Both opcodes are subject to inline-cache optimization at runtime.

11. JLS §15.12 — method invocation¶

Method invocation expression resolution:

1. Compile-time step: identify the type and method to invoke based on declared types.
2. Run-time step: dispatch to the actual method based on receiver's class.

Three phases of compile-time resolution: - Phase 1: strict invocation (no boxing, no varargs, exact match) - Phase 2: loose invocation (allow boxing/unboxing) - Phase 3: variable-arity invocation

The first phase that finds an applicable method wins. Within a phase, the most specific method is chosen.

12. Default method resolution algorithm (JLS §9.4.1.3)¶

A class C inherits a method M from its superclass S or superinterface I if M is not overridden, hidden, or made abstract in C.

Resolution order: 1. Methods in C itself 2. Methods inherited from C's superclass chain 3. Methods inherited from interfaces (most specific wins; ambiguous → compile error)

Methods can be: - Implemented (concrete override) - Inherited (method body comes from supertype) - Abstract (must be overridden)

13. JVMS §4.7.31 — PermittedSubclasses attribute¶

PermittedSubclasses_attribute {
    u2 attribute_name_index;
    u4 attribute_length;
    u2 number_of_classes;
    u2 classes[number_of_classes];
}

The verifier (JVMS §5.4.4) checks: when class C declares a super_class of S and S has a PermittedSubclasses attribute, C's name must appear in S's list. Otherwise, IncompatibleClassChangeError.

This makes the sealed contract enforceable at the bytecode level, not just by javac.

14. Pattern matching switch (JLS §14.30, §15.20.2)¶

A pattern is a structure that can both test a value and bind variables. The basic forms:

• Type t — type test pattern (binds t if value is Type)
• Type t when condition — guarded pattern
• Record(Type1 a, Type2 b) — record pattern (deconstructing)

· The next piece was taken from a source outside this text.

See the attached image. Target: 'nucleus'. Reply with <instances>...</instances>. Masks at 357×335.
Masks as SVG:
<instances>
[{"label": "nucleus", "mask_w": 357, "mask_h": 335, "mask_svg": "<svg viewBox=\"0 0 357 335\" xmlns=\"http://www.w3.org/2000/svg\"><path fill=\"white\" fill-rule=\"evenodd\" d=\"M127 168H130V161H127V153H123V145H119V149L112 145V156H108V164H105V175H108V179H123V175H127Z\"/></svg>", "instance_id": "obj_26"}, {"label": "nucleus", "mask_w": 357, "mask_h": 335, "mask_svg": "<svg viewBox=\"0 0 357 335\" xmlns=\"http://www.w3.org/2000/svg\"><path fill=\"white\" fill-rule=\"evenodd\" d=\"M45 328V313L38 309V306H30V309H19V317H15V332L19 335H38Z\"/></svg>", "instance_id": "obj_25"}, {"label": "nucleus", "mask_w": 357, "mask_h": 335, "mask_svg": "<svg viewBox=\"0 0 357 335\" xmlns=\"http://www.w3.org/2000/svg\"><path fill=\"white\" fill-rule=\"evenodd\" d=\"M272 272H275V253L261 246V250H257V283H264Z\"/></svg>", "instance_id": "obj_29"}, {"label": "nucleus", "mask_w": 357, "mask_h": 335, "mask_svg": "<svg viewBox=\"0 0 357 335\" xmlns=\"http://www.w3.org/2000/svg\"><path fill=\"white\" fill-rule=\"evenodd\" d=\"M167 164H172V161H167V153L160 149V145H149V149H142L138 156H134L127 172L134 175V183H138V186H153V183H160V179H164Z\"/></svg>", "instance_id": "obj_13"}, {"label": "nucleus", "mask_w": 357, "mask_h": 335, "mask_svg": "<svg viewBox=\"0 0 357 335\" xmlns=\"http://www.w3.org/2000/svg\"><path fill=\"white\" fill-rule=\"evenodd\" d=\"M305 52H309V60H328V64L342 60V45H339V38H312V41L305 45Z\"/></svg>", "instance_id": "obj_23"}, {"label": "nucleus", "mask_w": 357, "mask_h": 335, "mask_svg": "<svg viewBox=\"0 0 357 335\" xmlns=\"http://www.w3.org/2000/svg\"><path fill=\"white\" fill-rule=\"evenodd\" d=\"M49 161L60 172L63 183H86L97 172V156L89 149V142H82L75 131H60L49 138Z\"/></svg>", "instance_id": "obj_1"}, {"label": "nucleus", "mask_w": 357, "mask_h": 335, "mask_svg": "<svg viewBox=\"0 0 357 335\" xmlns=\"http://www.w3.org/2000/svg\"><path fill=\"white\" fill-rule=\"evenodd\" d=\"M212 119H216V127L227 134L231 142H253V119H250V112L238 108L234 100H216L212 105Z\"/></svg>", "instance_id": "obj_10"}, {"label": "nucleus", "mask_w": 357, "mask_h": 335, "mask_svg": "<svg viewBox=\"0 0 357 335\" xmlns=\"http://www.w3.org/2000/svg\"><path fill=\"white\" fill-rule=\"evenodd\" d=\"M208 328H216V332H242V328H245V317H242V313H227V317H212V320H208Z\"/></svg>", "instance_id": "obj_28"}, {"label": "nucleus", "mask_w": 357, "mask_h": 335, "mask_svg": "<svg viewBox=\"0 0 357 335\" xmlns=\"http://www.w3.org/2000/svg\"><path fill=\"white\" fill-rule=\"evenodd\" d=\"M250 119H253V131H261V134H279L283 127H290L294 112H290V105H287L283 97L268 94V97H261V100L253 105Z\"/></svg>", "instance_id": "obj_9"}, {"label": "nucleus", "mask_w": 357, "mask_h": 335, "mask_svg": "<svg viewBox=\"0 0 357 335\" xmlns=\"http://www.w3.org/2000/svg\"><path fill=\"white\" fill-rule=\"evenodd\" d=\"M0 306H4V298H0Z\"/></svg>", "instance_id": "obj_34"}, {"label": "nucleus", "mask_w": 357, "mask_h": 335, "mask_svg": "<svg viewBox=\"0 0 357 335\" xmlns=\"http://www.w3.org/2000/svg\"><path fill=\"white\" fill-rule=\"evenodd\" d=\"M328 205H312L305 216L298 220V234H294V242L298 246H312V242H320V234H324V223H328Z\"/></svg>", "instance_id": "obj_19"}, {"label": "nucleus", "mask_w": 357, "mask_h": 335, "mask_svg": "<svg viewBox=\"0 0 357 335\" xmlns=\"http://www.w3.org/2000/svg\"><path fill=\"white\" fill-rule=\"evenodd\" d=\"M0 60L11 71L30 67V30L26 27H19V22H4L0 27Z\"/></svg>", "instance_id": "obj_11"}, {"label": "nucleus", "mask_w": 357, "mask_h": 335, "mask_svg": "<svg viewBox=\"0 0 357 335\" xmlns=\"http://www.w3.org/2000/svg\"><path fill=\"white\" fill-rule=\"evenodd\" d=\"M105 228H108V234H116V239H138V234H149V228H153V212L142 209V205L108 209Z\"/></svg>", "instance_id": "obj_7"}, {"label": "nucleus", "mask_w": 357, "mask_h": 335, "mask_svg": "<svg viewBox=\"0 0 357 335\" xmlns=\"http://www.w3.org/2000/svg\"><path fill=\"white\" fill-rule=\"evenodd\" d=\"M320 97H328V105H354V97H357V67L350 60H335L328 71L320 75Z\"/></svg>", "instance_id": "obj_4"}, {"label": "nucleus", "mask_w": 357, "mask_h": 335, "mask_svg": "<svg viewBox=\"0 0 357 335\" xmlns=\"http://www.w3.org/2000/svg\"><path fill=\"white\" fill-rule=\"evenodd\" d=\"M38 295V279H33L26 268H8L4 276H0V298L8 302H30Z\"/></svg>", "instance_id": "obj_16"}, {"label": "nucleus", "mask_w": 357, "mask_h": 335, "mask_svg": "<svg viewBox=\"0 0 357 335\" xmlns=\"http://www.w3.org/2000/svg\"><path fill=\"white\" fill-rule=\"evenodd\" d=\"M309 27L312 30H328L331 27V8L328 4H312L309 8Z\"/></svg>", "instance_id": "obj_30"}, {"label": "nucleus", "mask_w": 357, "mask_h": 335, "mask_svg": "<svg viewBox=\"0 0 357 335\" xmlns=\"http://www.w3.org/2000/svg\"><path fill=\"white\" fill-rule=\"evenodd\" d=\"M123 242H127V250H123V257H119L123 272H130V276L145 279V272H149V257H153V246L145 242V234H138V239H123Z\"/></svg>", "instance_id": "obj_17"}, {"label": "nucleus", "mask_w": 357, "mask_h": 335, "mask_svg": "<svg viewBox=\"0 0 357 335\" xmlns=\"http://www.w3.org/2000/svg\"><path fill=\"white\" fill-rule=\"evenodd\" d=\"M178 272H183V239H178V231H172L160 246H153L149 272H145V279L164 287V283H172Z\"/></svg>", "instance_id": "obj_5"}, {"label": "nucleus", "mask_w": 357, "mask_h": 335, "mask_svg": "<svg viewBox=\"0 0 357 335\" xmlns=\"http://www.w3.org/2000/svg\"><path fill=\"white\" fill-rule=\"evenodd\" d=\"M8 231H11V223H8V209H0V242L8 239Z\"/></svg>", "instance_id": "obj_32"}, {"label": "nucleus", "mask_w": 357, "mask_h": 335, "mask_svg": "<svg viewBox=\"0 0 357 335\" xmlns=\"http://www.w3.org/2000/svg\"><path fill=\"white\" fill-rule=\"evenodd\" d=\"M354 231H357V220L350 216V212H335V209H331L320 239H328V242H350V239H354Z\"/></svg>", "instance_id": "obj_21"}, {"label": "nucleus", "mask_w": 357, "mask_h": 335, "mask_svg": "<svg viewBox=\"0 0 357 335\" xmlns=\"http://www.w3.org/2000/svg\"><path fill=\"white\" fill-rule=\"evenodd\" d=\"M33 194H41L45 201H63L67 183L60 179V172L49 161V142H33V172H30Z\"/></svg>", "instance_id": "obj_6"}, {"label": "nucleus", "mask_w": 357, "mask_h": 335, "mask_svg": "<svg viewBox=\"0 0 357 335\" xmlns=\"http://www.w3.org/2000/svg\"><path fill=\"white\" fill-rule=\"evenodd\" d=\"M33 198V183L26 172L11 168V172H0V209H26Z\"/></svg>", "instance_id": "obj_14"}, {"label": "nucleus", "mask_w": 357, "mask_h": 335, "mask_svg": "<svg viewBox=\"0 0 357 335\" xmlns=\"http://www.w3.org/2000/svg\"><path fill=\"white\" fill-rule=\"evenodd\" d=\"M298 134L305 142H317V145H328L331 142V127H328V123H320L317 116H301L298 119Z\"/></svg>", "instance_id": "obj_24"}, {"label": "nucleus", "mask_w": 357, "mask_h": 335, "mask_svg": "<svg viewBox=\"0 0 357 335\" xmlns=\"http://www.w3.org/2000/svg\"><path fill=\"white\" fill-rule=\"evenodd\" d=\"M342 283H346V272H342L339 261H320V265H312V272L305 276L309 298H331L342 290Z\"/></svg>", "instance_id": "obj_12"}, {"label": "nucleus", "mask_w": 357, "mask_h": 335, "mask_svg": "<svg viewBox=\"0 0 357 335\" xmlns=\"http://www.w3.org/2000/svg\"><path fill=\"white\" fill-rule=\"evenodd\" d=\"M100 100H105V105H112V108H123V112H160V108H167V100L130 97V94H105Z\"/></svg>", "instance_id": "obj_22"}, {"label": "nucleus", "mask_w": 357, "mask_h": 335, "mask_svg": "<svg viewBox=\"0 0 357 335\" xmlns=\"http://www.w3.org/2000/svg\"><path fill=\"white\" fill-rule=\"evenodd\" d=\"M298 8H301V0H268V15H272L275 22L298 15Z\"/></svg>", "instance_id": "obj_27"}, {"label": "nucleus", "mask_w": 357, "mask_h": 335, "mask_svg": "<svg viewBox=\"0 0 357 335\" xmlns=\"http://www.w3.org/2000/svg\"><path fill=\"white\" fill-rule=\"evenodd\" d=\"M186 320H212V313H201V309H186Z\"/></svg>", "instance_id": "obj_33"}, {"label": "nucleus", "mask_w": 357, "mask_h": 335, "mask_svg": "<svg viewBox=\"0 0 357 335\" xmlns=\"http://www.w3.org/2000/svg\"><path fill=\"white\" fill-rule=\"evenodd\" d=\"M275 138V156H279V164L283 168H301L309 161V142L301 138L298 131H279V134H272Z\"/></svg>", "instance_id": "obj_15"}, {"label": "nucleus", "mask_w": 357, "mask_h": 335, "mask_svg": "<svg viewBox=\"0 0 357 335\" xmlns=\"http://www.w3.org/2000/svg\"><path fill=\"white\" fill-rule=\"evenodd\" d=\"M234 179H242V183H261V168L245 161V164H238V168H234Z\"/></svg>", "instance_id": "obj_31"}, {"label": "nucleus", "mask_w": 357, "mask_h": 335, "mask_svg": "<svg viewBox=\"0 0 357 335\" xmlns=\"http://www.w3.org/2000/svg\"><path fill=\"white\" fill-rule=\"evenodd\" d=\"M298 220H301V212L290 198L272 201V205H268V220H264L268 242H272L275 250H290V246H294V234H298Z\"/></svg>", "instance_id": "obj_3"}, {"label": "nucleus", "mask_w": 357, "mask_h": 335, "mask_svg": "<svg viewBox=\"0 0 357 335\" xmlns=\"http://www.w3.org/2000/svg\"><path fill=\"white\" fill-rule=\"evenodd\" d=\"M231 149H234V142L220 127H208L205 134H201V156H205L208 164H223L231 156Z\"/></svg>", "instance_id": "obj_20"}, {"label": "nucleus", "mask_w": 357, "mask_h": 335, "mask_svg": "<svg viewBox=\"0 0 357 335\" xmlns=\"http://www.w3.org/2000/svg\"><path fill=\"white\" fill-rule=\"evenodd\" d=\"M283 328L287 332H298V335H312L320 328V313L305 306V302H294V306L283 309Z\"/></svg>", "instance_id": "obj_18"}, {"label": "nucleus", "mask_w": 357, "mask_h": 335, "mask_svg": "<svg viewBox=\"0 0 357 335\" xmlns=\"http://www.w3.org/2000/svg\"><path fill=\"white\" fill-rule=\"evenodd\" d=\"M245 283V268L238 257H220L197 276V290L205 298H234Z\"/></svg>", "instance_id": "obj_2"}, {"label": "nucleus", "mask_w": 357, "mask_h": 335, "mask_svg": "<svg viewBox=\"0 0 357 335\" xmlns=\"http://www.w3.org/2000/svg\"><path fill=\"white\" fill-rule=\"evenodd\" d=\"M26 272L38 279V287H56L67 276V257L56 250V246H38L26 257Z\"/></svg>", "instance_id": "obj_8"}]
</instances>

Switch patterns dispatch via invokedynamic to SwitchBootstraps.typeSwitch, which generates a classifier returning the case index.

Exhaustiveness: for sealed types, the compiler verifies every permitted subclass is handled. For other types, a default case is required.

15. JLS §4.6 — type erasure¶

Generic type parameters are erased to their bound (or Object if unbounded):

Method signatures use erased types. Bridge methods are synthesized to preserve subtyping after erasure.

16. Reading order for spec depth¶

1. JLS §8.1.1.1, §8.4.3.1 — abstract classes/methods
2. JLS §9 — interfaces
3. JLS §9.4, §9.4.1 — interface methods + resolution
4. JLS §8.1.1.2 — sealed classes
5. JLS §15.12 — method invocation
6. JLS §14.30 — pattern matching
7. JLS §4.6 — erasure
8. JVMS §4.6 — method_info (ACC_ABSTRACT)
9. JVMS §4.7.31 — PermittedSubclasses
10. JVMS §5.4.6 — method resolution
11. JVMS §6.5 — invoke* opcodes
12. java.lang.invoke Javadoc — MethodHandle, LambdaMetafactory, VarHandle, SwitchBootstraps

Memorize this: the JLS specifies what abstraction means in source code; the JVMS specifies how it's encoded and dispatched. Abstract methods carry no Code attribute; dispatch uses vtable/itable; sealed types use the PermittedSubclasses attribute; pattern matching uses invokedynamic. Read the spec when behavior surprises you — it's almost always there in plain text.